In Spanien erlebte das Jahr 1931 eine historische Wende. Am 14. April wurde die Republik ausgerufen – die zweite in der Geschichte des Landes. König Alfons XIII., dem der Rückhalt in der Bevölkerung entzogen worden war, ging ins Exil. Die Zweite Spanische Republik stand von Beginn an unter dem Druck tiefer gesellschaftlicher und politischer Widersprüche, die wenige Jahre später in den Bürgerkrieg münden sollten.
Auch auf der Iberischen Halbinsel blieb die Demokratie fragil. In Portugal scheiterte am 26. August ein Putsch demokratischer Kräfte gegen die bestehende Militärdiktatur. Die junge Hoffnung auf Wandel erlosch schnell unter dem Druck des herrschenden Regimes.
In Österreich versuchte Walter Pfrimer, der Führer des Steirischen Heimwehrverbands, am 12. September gewaltsam an die Macht zu gelangen. Mit dem sogenannten Pfrimer-Putsch wollte er eine Heimwehrregierung installieren und marchierte Richtung Wien. Das österreichische Bundesheer stellte sich ihm in den Weg und stoppte den Marsch bereits am folgenden Tag. Der Putschversuch scheiterte, zeigte aber, wie destabilisierend die paramilitärischen Verbände in Mitteleuropa wirkten.
Auf der anderen Seite des Atlantiks war Panama von innenpolitischen Turbulenzen erschüttert. Wegen einer am 2. Januar bekannt gewordenen Finanzkrise trat Präsident Florencio Harmodio Arosemena zurück. Am 16. Januar wurde Ricardo Joaquín Alfaro Jované vom Obersten Gerichtshof zum neuen Präsidenten ernannt. Bolivien erlebte unterdessen am 5. März die zweite Amtsübernahme von Daniel Salamanca Urey als Staatsoberhaupt.
Großbritannien erlebte 1931 gleich mehrere Erschütterungen. In der britischen Marine kam es Mitte September zu einem ungewöhnlichen Ereignis: Am 15. September begann die Invergordon-Meuterei in der Atlantic Fleet, als Matrosen gegen drastische Lohnkürzungen protestierten. Die Meuterei war rasch beendet, aber ihr Echo in der Öffentlichkeit war weitreichend. Wenige Monate später verabschiedete das britische Parlament am 11. Dezember das Statut von Westminster, das den Dominions des Britischen Commonwealth – darunter Kanada, Australien, Neuseeland, Südafrika, Neufundland und der Irische Freistaat – weitgehende legislative Unabhängigkeit einräumte. Es war ein stiller Abschied vom alten Imperialismus.

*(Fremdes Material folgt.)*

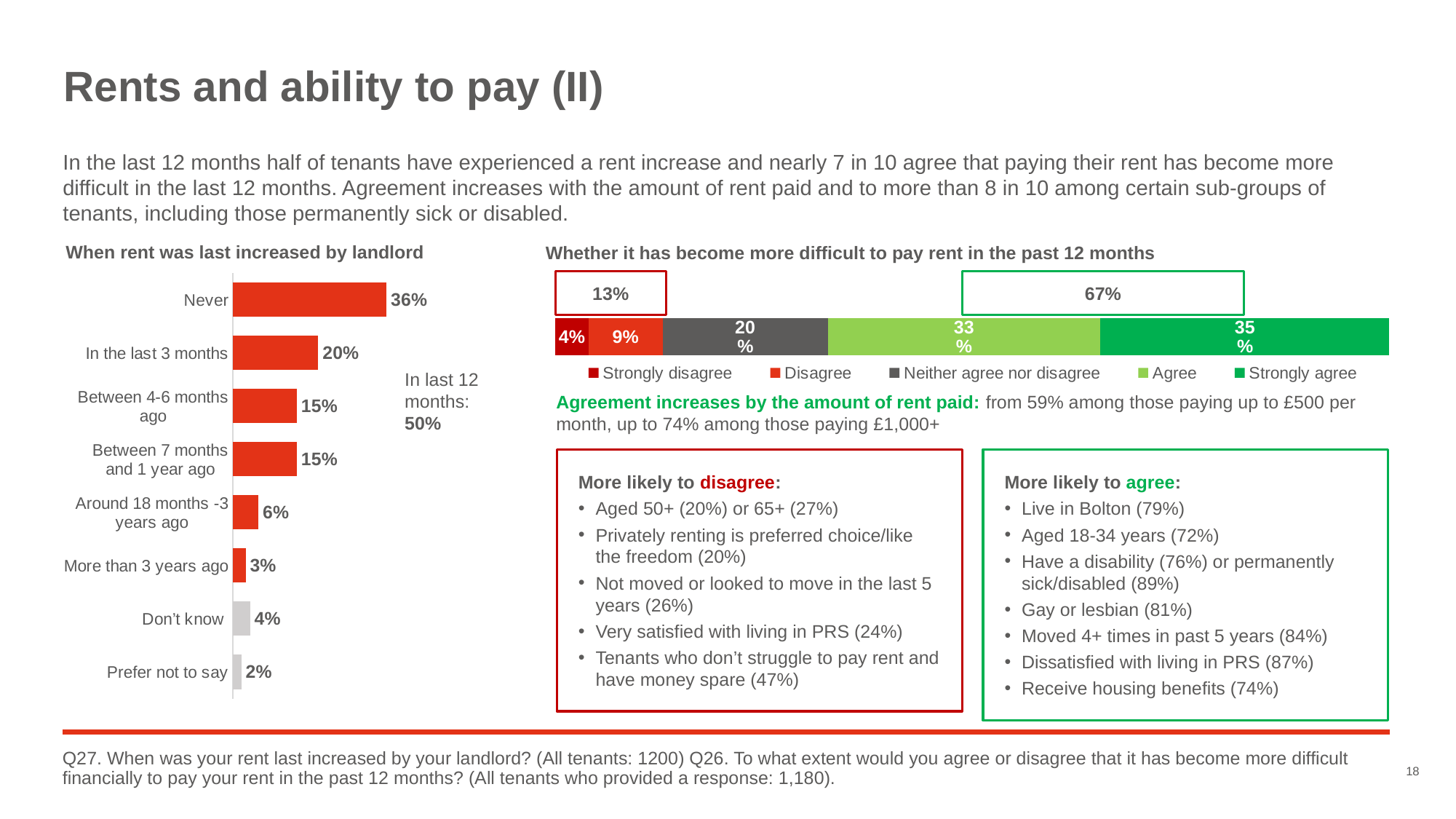
In the 'When rent was last increased by landlord' chart, what is the difference between 'Never' and 'In the last 3 months'? 16% In the 'When rent was last increased by landlord' chart, which is larger: 'Around 18 months -3 years ago' or 'Don't know'? Around 18 months -3 years ago What kind of chart is 'When rent was last increased by landlord'? Bar chart In the 'Whether it has become more difficult to pay rent in the past 12 months' chart, what is the value for 'Neither agree nor disagree'? 20% In the 'When rent was last increased by landlord' chart, what is the value for 'In the last 3 months'? 20% In the 'Whether it has become more difficult to pay rent in the past 12 months' chart, what is the combined total of 'Agree' and 'Strongly agree'? 68% In the 'When rent was last increased by landlord' chart, what is the value for 'Never'? 36% How many categories are shown in the 'When rent was last increased by landlord' chart? 8 In the 'Whether it has become more difficult to pay rent in the past 12 months' chart, what is the value for 'Strongly agree'? 35% In the 'When rent was last increased by landlord' chart, which category has the lowest value? Prefer not to say How many series does the legend list in the 'Whether it has become more difficult to pay rent in the past 12 months' chart? 5 In the 'When rent was last increased by landlord' chart, which category has the highest value? Never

In den Niederlanden gründeten Richard Suchenwirth und Josef Leopold am 14. Dezember in Utrecht die Nationaal-Socialistische Beweging, eine faschistische Partei nach dem Vorbild der deutschen NSDAP. Der Faschismus breitete sich als ideologische Seuche weiter durch Europa aus.
Wenigstens ein Datum des Jahres 1931 war unbestreitbar heiter: Am 29. und 30. Dezember stimmte Finnland im Referendum über die Abschaffung des Alkoholverbots ab. Die Mehrheit der Finnen votierte klar für das Ende der Prohibition, und im folgenden Jahr wurde das staatlich kontrollierte Alkoholmonopol Alko gegründet. Nüchtern betrachtet war es eines der wenigen Ereignisse jenes düsteren Jahres, das mit einem gesellschaftlichen Konsens endete.
Das Jahr 1931 war ein Vorspiel zu dem, was kommen sollte. Die demokratischen Institutionen Europas kämpften gegen innere Feinde, autoritäre Bewegungen probierten ihre Kräfte, und die wirtschaftliche Not nährte den Extremismus von beiden Seiten. Die Kräfte, die sich 1931 formierten, sollten das Jahrzehnt bestimmen – und die Welt an den Rand des Abgrunds führen.